In order not to lose

Studying Buryat handmade knives, you can see an additional pendant buckle. The scabbard was connected to it with a metal chain. In more budget options, a regular leather lace was used.

With rich inlay
With rich inlay

Why is this needed? For two reasons.

Firstly, purely from a practical point of view. While hunting BuryatsI had to walk a lot through the forests, run through the windbreak and bushes in order to catch up with the beast. Of course, you can lose the sheath along with the knife with such a movement quite quickly. To prevent this from happening, the buckle-pendant was attached to the belt. Even if the scabbard slipped from the belt, it didn't go anywhere.

Second, observance of the ritual. It is connected with the fact that, when coming to visit, in the chum of neighbors or acquaintances, the Buryats pulled out the scabbard from their belt, leaving it hanging on a chain. In this case, it was simply impossible to quickly grab the knife - it was approximately at the level of the knees. Thus, they demonstrated peacefulness, the absence of treachery. The owner of the knife seemed to be saying: “You see, I’m not ready for a fight, which means I’m not plotting anything bad against you.”

Modern knives

As mentioned above, today Buryat knives are known in many countries of the world. Of course, they are also familiar to many domestic amateurs and connoisseurs.

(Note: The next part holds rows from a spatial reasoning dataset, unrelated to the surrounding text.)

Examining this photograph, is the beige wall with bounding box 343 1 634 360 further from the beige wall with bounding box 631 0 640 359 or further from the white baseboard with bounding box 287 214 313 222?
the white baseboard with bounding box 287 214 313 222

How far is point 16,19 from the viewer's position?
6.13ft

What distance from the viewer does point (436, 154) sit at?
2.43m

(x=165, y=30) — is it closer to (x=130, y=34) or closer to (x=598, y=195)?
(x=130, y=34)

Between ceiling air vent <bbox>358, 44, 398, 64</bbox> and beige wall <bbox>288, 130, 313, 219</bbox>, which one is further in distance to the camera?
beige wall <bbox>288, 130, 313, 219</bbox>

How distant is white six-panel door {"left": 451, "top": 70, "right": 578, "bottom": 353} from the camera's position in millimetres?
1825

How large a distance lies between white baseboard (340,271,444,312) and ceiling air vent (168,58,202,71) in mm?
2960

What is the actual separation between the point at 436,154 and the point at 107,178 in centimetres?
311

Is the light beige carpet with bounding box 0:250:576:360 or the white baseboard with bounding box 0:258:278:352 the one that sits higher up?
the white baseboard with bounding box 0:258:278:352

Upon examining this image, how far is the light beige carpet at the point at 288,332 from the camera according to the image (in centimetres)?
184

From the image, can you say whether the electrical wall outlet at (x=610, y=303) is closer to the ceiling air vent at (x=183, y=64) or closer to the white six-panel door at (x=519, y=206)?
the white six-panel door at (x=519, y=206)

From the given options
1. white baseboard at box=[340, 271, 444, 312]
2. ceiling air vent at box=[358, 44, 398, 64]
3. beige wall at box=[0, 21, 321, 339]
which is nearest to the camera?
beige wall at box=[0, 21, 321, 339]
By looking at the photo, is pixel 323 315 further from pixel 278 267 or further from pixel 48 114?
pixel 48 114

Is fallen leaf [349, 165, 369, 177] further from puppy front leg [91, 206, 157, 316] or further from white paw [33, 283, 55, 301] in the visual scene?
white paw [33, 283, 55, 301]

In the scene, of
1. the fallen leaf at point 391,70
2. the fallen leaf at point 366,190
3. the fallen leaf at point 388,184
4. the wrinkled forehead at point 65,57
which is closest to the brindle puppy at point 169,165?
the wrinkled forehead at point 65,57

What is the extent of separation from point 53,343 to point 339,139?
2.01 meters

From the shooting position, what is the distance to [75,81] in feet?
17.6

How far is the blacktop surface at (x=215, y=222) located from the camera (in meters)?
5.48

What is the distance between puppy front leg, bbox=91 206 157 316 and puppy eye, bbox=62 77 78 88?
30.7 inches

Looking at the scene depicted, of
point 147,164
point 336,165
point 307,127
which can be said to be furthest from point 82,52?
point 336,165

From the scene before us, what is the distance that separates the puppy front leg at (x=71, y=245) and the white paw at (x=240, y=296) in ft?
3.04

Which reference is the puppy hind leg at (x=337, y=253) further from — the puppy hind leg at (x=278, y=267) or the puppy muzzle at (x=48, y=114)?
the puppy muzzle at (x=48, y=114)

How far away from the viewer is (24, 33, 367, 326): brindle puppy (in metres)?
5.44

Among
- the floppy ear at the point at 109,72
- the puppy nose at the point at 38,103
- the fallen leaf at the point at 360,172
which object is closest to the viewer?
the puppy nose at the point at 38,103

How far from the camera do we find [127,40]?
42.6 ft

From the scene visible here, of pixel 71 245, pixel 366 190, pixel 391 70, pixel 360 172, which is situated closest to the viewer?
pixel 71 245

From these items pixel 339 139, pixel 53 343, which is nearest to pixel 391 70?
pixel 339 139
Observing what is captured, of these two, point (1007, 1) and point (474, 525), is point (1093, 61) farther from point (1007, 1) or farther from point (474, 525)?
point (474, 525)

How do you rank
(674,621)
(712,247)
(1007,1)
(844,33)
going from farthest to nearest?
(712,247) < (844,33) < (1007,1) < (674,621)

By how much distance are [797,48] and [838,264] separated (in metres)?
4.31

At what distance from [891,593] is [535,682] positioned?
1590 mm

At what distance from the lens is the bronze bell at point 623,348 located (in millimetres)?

It is not surprising that they are produced by a variety of large companies, not to mention private craftsmen. Buryat knives are produced in Zlatoust, Bata, Baikal-Art and many others.

Authentic knife
Authentic knife

Of course, new products do not always correspond to the parameters that their counterparts of past centuries had. Most often, only the shape is preserved: long, straight blades, rounded only near the very tip.

But steel is used more modern, resilient and hard. Still, today many hunters who have to spend a lot of time in the forest, and then finish off and butcher the beast, are not lazycarry a small whetstone in your pocket or backpack.

Changes also affected the handle. Of course, you can find a photo of a Buryat knife, in which it is made of wood, and not only from birch, but also from other, more exotic species. There are also leather handles, birch bark and many others.

The scabbard has also changed a lot. Most often they are made of leather or leatherette. But the shape has changed a little. The absence of a guard on a classic Buryat knife makes it possible to manufacture very comfortable and reliable scabbards, in which the tool is deeply recessed and securely fixed. Even with a long steeplechase, the risk of losing the knife is minimized.

Bata knife
Bata knife

But some manufacturers have kept the tradition of attaching a knife to a belt with a special chain, and not so much for practical reasons, but as a tribute to traditions.

Conclusion

Now you know much more about Buryat knives: their device, the materials used in their manufacture. So, you can easily decide whether to buy such a knife or give preference to other analogues, more modern.